Ik had dit nog in mijn handheld staan:
3D/OpenGL Video accelerator hardware programming specifics are usually very difficult to find documented anywhere because hardware manufacturers typically treat such information as confidential since knowledge of the internal operations can allow competitor manufacturers to gain an insight into the card's operations and propriety acceleration techniques.
All modern operating systems restrict direct hardware access to kernel-level processes/drivers. Writing a kernel-mode dnetc client is not something we are prepared to do because of the extensive design differences between supported operating systems.
Of course if low-level direct register manipulation is going to be done, it will be extremely video card specific.
Additionally, your video card would presumably already have a driver bound to it for normal display purposes. Interfacing in any way that allowed direct access to video card registers would require you to not loading your conventional video driver and instead use a "dnetc video driver", likely eliminating the ability to use that video card for normal display purposes.

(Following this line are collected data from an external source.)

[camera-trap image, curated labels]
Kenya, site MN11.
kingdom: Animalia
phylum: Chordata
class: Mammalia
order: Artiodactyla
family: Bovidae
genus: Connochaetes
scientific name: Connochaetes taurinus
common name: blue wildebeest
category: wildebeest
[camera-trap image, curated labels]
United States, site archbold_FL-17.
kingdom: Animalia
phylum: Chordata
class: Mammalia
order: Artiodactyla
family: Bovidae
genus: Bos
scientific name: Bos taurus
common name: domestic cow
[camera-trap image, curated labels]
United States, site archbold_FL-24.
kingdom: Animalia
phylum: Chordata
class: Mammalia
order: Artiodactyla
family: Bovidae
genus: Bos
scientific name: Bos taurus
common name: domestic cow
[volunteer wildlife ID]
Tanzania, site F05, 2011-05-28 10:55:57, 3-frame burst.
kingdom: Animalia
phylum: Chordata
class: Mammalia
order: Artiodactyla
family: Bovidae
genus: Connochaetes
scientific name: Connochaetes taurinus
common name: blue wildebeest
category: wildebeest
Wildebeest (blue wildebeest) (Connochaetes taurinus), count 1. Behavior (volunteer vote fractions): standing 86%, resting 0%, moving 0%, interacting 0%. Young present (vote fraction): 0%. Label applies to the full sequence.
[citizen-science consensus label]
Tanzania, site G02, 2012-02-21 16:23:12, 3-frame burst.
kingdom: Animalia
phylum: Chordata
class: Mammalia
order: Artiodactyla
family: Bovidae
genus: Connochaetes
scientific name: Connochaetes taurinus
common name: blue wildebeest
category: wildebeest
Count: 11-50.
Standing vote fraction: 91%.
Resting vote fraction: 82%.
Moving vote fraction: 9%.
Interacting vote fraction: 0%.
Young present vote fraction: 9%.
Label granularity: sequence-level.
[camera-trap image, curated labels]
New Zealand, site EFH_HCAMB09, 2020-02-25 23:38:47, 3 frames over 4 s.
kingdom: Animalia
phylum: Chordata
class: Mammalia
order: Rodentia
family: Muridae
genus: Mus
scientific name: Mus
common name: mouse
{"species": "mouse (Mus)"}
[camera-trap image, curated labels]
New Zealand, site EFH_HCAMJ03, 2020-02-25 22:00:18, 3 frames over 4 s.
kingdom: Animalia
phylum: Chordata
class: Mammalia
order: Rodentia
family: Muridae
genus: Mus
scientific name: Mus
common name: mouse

It is doubtful that any 3D Accelerator cards would even contain any functionality that could be utilized in a meaningful way for accurate mathematical computation. Presumably most all of the operations provided by video cards are designed for eventual display rendering, and not general purpose math output.
For example, it might be necessary to use each pixel in a hidden buffer to represent an accumulator register. To multiply or divide by a scalar, an ambient light source of appropriate intensity might have to be created, taking into account the expected environment algorithms that the card might be applying. To average an arbitrary set of values with another set of values, you might need to creating an alpha blended texture map of the second set of values and be sure to achieve 1-to-1 pixel alignment by disabling perspective, disable texture map interpolation, and smoothing or output-enhancements.
In any case, the main CPU is having to perform additional computations to determine all of the parameters that might have to be supplied to the video card. And the video card is doing a lot of wasted matrix transformations or other operations that are targets strictly for visual output. It is also entirely unclear what level of interfacing will be possible/necessary. To complicate the issue, no technical documentation is publicly available for most of the commercial 3D Accelerators.
If you believe you have some information regarding the register-level operations that can be done, you are welcomed to attempt to put together your own core. Our client source code is publicly available for download.